Après « un témoignage faisant état d’une agression sexuelle commise par l’Abbé Pierre sur une femme« , un travail a été mené par un cabinet expert de la prévention des violences, Egaé, ont expliqué dans un communiqué Emmaüs International, Emmaüs France et la Fondation Abbé Pierre.
Il « a permis de recueillir les témoignages de sept femmes qui font état de comportements pouvant s’apparenter à des agressions sexuelles ou des faits de harcèlement sexuel commis par l’abbé Pierre entre la fin des années 1970 et 2005″, ajoutent les trois organisations, en précisant l’une de ces personnes « était mineure au moment des premiers faits ».
« Nous saluons le courage des personnes qui ont témoigné et permis, par leur parole, de mettre au jour ces réalités », soulignent-elles.

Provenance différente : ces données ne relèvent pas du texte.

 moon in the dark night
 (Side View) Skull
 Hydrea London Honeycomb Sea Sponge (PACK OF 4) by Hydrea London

« Nous les croyons, nous savons que ces actes intolérables ont laissé des traces et nous nous tenons à leurs côtés », ajoutent-elles. « Ces révélations bouleversent nos structures » et « ces agissements changent profondément le regard que nous portons sur un homme connu avant tout pour son combat contre la pauvreté, la misère et l’exclusion ».

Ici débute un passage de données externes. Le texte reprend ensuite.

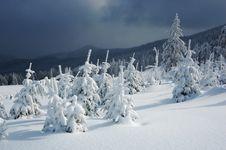 Free Winter Landscape Stock Photography - 21725802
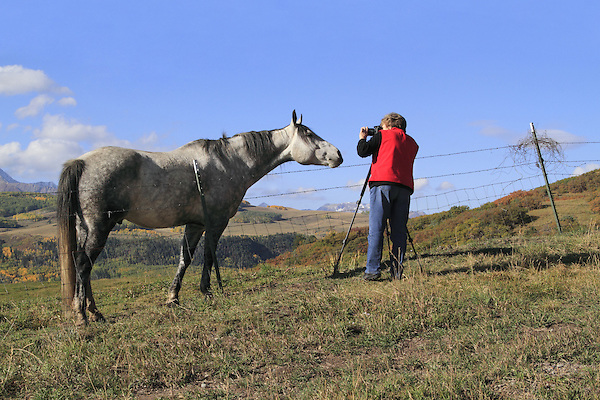 Older woman photographing horse in southwest Colorado.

Dans son rapport, Egaé indique avoir entendu « 12 personnes dans le cadre de l’enquête, dont certaines n’ont pas été la cible de comportements » du prêtre, et avoir eu accès à « deux témoignages adressés fin juin 2024 à une personne d’Emmaüs International ».
Au total, le cabinet dit avoir été destinataire de témoignages de sept personnes « faisant état de violences subies par des femmes de la part de l’Abbé Pierre sur une période allant de la fin des années 1970 à l’année 2005. »
– « J’ai dit +non+ » –
Parmi les faits rapportés, « des comportements inadaptés d’ordre personnel, une proposition sexuelle, des propos répétés à connotation sexuelle, des tentatives de contacts physiques non sollicités, des contacts non sollicités sur les seins ».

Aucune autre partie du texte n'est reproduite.